### PROBLEM REQUIREMENTS
Repeat the listing lines between the one holding "this 640×281 image." and the one holding "pavement crack [504, 240, 528, 278]", inclusive, with "detector" swapped for "scanner" and nothing else altered. Give only those lines.

### DATA ENTRIES
________
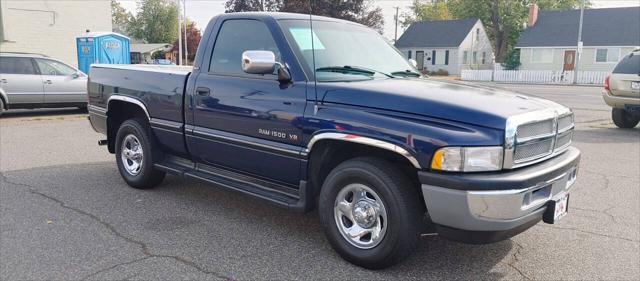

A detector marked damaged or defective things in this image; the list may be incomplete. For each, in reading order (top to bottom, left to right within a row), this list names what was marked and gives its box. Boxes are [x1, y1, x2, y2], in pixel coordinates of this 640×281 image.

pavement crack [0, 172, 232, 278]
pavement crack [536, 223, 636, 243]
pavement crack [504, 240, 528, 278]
________
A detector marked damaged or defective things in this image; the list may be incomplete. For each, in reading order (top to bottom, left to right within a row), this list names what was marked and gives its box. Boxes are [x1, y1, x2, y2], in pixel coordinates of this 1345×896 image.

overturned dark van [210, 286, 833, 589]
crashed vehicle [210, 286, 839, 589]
________
### TASK SOLUTION
A scanner marked damaged or defective things in this image; the list may be incomplete. For each, in reading order (top to bottom, left to right within a row), this list names what was marked and gives its box. Boxes are [x1, y1, x2, y2], in pixel coordinates of this 640×281 image.

pavement crack [0, 172, 232, 278]
pavement crack [536, 223, 636, 243]
pavement crack [504, 240, 528, 278]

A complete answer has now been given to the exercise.